It’s been a long and arduous journey, and there’s plenty more road left to clear, but it appears as if the NHL and NHLPA have a framework in place to settle all their outstanding issues, writes TSN’s Frank Seravalli. The deal has yet to be finalized, but when it is, it’s expected to include an extension of the current CBA, some of which we went over here, as well as the final details of the return-to-play initiative. Plus, of course, there’s the final announcement about the hub cities.
Multiple sources at the Athletic, however, confirm Bob McKenzie of TSN’s initial report that marked Toronto and Edmonton as the NHL’s chosen locations for hub play, per The Athletic’s Michael Russo. The 12 participating teams from the Western Conference would play in Edmonton, with the 12 Eastern Conference clubs headed to Toronto. Of course, that means that both the Maple Leafs and Oilers will have the “advantage” of playing in their home city. The NHL doesn’t view this as much of an advantage, however, given that fans won’t be in attendance. Besides, there’s at least a chance that neither the Oilers nor the Maple Leafs would advance past the Qualifier round.

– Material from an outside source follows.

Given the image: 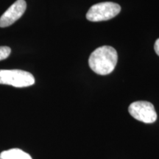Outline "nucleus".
Segmentation results:
<instances>
[{"label": "nucleus", "mask_w": 159, "mask_h": 159, "mask_svg": "<svg viewBox=\"0 0 159 159\" xmlns=\"http://www.w3.org/2000/svg\"><path fill=\"white\" fill-rule=\"evenodd\" d=\"M117 60L118 55L114 47L102 46L91 53L89 59V65L97 74L106 75L114 70Z\"/></svg>", "instance_id": "nucleus-1"}, {"label": "nucleus", "mask_w": 159, "mask_h": 159, "mask_svg": "<svg viewBox=\"0 0 159 159\" xmlns=\"http://www.w3.org/2000/svg\"><path fill=\"white\" fill-rule=\"evenodd\" d=\"M34 83V77L28 71L19 69H0V84L24 88L33 85Z\"/></svg>", "instance_id": "nucleus-2"}, {"label": "nucleus", "mask_w": 159, "mask_h": 159, "mask_svg": "<svg viewBox=\"0 0 159 159\" xmlns=\"http://www.w3.org/2000/svg\"><path fill=\"white\" fill-rule=\"evenodd\" d=\"M120 11L121 7L116 3L111 2L97 3L89 8L86 19L93 22L107 21L116 16Z\"/></svg>", "instance_id": "nucleus-3"}, {"label": "nucleus", "mask_w": 159, "mask_h": 159, "mask_svg": "<svg viewBox=\"0 0 159 159\" xmlns=\"http://www.w3.org/2000/svg\"><path fill=\"white\" fill-rule=\"evenodd\" d=\"M128 111L134 119L147 124L153 123L157 119V114L153 105L147 101H136L131 103Z\"/></svg>", "instance_id": "nucleus-4"}, {"label": "nucleus", "mask_w": 159, "mask_h": 159, "mask_svg": "<svg viewBox=\"0 0 159 159\" xmlns=\"http://www.w3.org/2000/svg\"><path fill=\"white\" fill-rule=\"evenodd\" d=\"M27 8L25 0H17L0 17V27H7L22 16Z\"/></svg>", "instance_id": "nucleus-5"}, {"label": "nucleus", "mask_w": 159, "mask_h": 159, "mask_svg": "<svg viewBox=\"0 0 159 159\" xmlns=\"http://www.w3.org/2000/svg\"><path fill=\"white\" fill-rule=\"evenodd\" d=\"M0 159H32L28 153L18 148L5 150L0 153Z\"/></svg>", "instance_id": "nucleus-6"}, {"label": "nucleus", "mask_w": 159, "mask_h": 159, "mask_svg": "<svg viewBox=\"0 0 159 159\" xmlns=\"http://www.w3.org/2000/svg\"><path fill=\"white\" fill-rule=\"evenodd\" d=\"M11 49L9 47H6V46L0 47V61L7 58L11 55Z\"/></svg>", "instance_id": "nucleus-7"}, {"label": "nucleus", "mask_w": 159, "mask_h": 159, "mask_svg": "<svg viewBox=\"0 0 159 159\" xmlns=\"http://www.w3.org/2000/svg\"><path fill=\"white\" fill-rule=\"evenodd\" d=\"M154 49H155V51H156V54L159 56V39H157L156 43H155Z\"/></svg>", "instance_id": "nucleus-8"}]
</instances>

Not to mention, there remain obstacles to finalizing the plan as currently constituted. Seravalli kindly laid out the next steps: “Once a deal is finalized, it will require ratification votes from both the NHLPA’s full membership and the NHL’s Board of Governors, which could come as soon as this weekend. A simple majority vote is needed from the NHLPA; a two-thirds vote is required from the BOG.”
Still, after hemming and hawing for weeks to finalize these details, it does appear as if the NHL and NHLPA are close to pulling off the monumental task of coming to an accord in just a manner of days.